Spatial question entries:
↓

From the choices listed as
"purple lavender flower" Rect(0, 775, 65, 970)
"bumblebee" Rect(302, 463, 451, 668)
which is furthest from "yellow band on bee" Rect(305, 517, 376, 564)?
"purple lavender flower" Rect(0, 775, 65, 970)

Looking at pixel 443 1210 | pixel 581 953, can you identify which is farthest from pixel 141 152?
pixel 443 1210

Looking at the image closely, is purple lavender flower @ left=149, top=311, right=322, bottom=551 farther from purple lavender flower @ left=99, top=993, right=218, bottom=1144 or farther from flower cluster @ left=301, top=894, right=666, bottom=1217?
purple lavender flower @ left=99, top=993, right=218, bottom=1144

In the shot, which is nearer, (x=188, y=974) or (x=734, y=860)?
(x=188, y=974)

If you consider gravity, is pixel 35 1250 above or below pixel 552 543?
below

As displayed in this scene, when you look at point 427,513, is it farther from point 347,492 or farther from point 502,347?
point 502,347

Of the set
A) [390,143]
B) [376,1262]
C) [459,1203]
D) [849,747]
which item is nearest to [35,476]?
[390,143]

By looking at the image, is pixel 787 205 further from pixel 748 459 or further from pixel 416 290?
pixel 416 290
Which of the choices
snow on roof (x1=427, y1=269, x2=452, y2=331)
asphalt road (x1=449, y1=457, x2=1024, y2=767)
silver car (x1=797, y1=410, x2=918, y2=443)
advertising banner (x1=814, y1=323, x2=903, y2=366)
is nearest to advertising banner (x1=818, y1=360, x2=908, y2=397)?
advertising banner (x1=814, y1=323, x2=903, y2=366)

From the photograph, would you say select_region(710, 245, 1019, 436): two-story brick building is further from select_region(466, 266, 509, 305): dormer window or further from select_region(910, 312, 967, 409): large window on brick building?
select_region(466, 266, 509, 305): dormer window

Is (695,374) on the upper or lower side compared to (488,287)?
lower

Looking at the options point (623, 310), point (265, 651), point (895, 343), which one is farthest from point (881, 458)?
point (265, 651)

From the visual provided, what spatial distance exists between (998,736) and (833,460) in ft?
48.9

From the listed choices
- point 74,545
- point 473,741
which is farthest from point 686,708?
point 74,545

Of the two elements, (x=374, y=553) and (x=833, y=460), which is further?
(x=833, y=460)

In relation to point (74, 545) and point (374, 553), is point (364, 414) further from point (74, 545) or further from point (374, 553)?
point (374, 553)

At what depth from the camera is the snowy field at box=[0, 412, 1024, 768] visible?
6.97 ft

↑

Please reproduce the lines above word for word, starting at the line that contains "In relation to" and continuing through the last line, with both ends included.

▶ Final result
In relation to point (74, 545) and point (374, 553), is point (364, 414) further from point (74, 545) or further from point (374, 553)?
point (374, 553)

At what depth from the camera is the snowy field at box=[0, 412, 1024, 768] visible?
6.97 ft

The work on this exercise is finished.